▶ [Task description]
Output the line that contains "How much distance" and every line after it to the end of the entries, with nothing added or left out.

======== Data provided ========

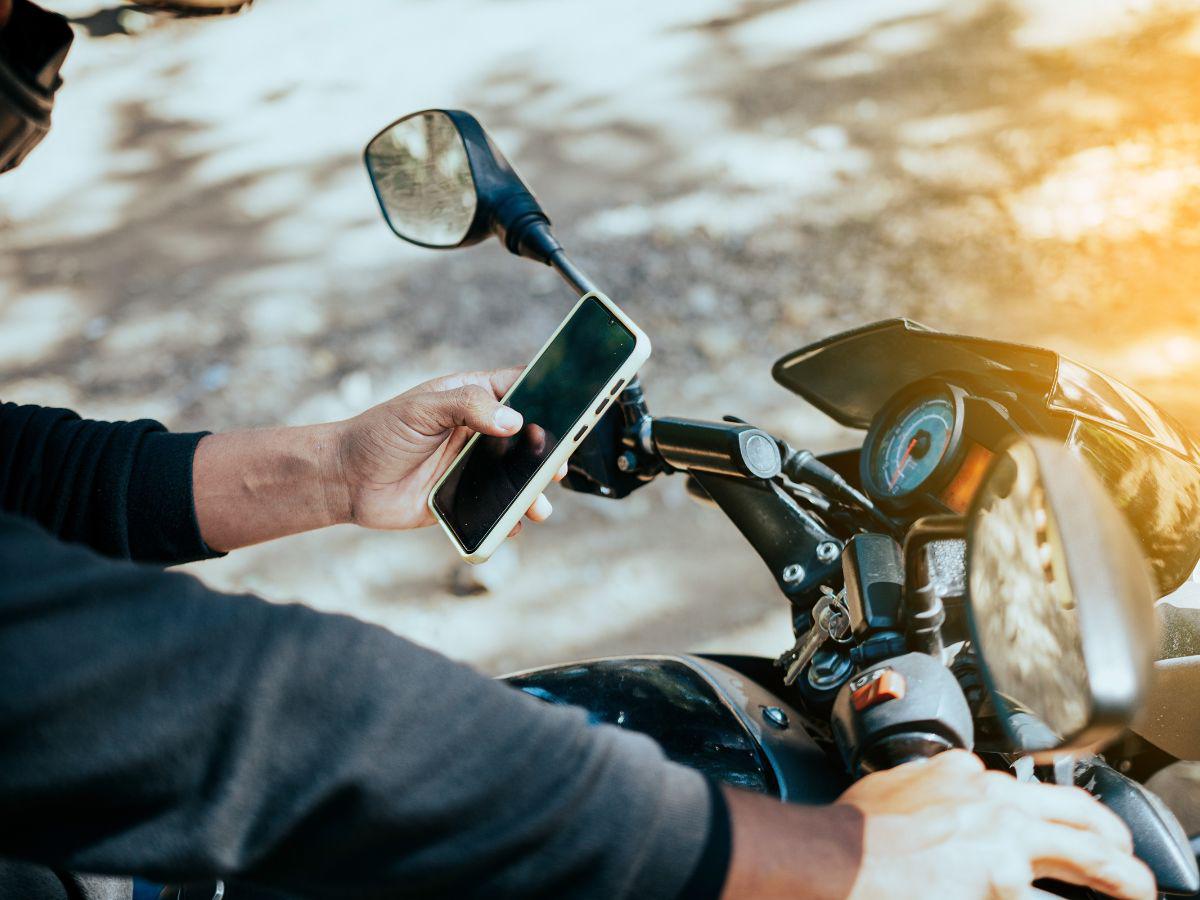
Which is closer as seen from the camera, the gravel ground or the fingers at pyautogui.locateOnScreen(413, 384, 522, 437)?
the fingers at pyautogui.locateOnScreen(413, 384, 522, 437)

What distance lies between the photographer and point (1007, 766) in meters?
1.10

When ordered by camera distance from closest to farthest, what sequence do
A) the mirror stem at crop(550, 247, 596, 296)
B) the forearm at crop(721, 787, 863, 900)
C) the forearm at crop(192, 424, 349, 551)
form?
the forearm at crop(721, 787, 863, 900) → the mirror stem at crop(550, 247, 596, 296) → the forearm at crop(192, 424, 349, 551)

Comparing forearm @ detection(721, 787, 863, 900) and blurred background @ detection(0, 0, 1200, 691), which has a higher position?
forearm @ detection(721, 787, 863, 900)

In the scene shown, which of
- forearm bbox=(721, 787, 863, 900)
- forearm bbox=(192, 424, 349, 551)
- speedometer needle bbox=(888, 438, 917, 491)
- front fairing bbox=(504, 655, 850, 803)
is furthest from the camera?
forearm bbox=(192, 424, 349, 551)

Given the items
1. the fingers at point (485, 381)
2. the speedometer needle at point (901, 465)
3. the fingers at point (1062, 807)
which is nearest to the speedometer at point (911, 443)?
the speedometer needle at point (901, 465)

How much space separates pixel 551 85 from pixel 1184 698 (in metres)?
4.44

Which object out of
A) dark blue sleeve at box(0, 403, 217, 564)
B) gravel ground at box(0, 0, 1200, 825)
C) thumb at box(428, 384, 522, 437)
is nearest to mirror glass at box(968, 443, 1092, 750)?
thumb at box(428, 384, 522, 437)

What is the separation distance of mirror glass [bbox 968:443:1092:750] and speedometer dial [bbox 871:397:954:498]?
1.09ft

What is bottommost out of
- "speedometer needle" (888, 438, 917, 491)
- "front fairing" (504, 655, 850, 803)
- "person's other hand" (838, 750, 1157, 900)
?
"front fairing" (504, 655, 850, 803)

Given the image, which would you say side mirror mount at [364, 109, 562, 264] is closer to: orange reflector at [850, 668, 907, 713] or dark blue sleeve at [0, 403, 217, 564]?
dark blue sleeve at [0, 403, 217, 564]

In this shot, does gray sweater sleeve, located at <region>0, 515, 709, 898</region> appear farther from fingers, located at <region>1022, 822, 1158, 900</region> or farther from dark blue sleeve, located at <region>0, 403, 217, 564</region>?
dark blue sleeve, located at <region>0, 403, 217, 564</region>

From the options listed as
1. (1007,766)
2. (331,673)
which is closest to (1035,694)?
(1007,766)

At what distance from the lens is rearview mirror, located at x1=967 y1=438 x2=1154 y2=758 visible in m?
0.66

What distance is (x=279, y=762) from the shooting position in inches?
28.2
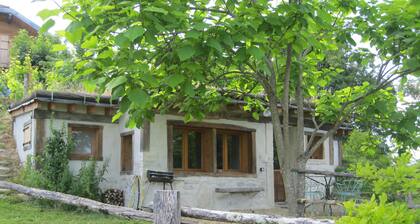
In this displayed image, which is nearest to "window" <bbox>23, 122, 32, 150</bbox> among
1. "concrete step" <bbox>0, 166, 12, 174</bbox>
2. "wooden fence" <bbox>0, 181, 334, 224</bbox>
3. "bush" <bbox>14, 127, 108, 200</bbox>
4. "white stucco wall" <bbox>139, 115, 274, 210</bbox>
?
"concrete step" <bbox>0, 166, 12, 174</bbox>

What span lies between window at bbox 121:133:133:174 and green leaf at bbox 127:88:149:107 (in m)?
8.47

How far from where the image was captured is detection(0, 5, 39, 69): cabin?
25.0m

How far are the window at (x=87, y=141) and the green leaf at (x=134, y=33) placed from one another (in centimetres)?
893

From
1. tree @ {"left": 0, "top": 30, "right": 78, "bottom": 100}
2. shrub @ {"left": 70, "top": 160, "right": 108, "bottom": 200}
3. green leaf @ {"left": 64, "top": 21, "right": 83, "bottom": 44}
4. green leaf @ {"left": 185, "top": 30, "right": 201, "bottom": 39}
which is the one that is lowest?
shrub @ {"left": 70, "top": 160, "right": 108, "bottom": 200}

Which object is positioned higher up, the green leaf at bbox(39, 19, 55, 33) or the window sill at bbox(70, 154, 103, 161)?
the green leaf at bbox(39, 19, 55, 33)

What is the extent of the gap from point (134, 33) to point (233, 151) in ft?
35.1

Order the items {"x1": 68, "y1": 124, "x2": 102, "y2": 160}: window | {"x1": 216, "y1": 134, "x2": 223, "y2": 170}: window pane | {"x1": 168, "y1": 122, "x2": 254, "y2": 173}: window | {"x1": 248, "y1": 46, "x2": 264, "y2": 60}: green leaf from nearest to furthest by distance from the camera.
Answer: {"x1": 248, "y1": 46, "x2": 264, "y2": 60}: green leaf, {"x1": 68, "y1": 124, "x2": 102, "y2": 160}: window, {"x1": 168, "y1": 122, "x2": 254, "y2": 173}: window, {"x1": 216, "y1": 134, "x2": 223, "y2": 170}: window pane

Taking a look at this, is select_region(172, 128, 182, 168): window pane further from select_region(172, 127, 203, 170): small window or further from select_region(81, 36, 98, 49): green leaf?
select_region(81, 36, 98, 49): green leaf

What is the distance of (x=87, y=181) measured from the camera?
11.8 m

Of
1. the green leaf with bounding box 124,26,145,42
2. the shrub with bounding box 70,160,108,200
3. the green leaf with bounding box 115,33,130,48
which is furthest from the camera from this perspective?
the shrub with bounding box 70,160,108,200

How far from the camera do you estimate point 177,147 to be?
13.6 meters

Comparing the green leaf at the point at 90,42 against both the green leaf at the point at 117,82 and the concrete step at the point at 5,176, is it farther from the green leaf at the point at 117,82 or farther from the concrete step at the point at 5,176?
the concrete step at the point at 5,176

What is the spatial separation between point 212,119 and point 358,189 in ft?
14.0

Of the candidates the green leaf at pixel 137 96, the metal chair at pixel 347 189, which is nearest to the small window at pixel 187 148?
the metal chair at pixel 347 189
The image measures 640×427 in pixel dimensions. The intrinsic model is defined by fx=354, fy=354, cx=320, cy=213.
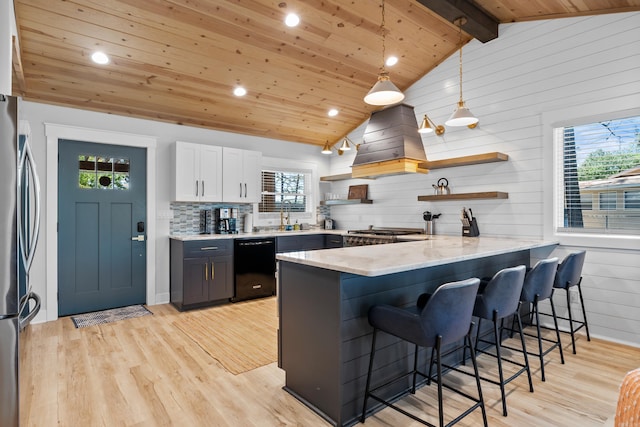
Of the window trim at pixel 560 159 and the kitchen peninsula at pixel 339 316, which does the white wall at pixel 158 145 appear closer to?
the kitchen peninsula at pixel 339 316

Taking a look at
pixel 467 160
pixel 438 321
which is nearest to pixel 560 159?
pixel 467 160

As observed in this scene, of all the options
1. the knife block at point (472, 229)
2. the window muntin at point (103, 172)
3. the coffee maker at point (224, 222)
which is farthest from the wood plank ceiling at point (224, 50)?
the knife block at point (472, 229)

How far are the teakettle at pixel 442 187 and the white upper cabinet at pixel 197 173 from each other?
3.02 metres

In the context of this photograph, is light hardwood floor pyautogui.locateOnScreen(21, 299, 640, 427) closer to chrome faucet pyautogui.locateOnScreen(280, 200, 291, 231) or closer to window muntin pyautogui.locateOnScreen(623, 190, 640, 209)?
window muntin pyautogui.locateOnScreen(623, 190, 640, 209)

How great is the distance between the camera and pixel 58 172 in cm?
409

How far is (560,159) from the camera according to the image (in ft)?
12.3

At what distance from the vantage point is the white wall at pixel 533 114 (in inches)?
131

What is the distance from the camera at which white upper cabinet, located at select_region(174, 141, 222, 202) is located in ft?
15.4

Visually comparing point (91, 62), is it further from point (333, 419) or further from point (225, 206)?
point (333, 419)

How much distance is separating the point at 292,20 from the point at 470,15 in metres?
1.89

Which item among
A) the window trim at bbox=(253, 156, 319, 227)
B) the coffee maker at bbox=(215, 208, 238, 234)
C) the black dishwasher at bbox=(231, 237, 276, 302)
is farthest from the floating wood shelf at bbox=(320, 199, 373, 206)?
the coffee maker at bbox=(215, 208, 238, 234)

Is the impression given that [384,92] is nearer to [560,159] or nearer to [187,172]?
[560,159]

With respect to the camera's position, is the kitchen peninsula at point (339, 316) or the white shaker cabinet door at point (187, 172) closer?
the kitchen peninsula at point (339, 316)

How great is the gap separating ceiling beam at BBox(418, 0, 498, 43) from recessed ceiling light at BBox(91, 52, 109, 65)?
3.13 meters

========

▶ [Exercise result]
How much distance is separating the point at 292,20 from the point at 470,15 in metres?
1.89

Which item among
A) the window trim at bbox=(253, 156, 319, 227)
B) the coffee maker at bbox=(215, 208, 238, 234)
C) the black dishwasher at bbox=(231, 237, 276, 302)
is farthest from the floating wood shelf at bbox=(320, 199, 373, 206)?
the coffee maker at bbox=(215, 208, 238, 234)

Is the impression given that [384,92] is nearer to [560,159] or nearer to [187,172]?
[560,159]

With respect to the camera's position, is the kitchen peninsula at point (339, 316) or the white shaker cabinet door at point (187, 172) closer?
the kitchen peninsula at point (339, 316)

How great is the gap separating ceiling beam at BBox(418, 0, 498, 43) from recessed ceiling light at BBox(91, 52, 109, 65)?
3.13 meters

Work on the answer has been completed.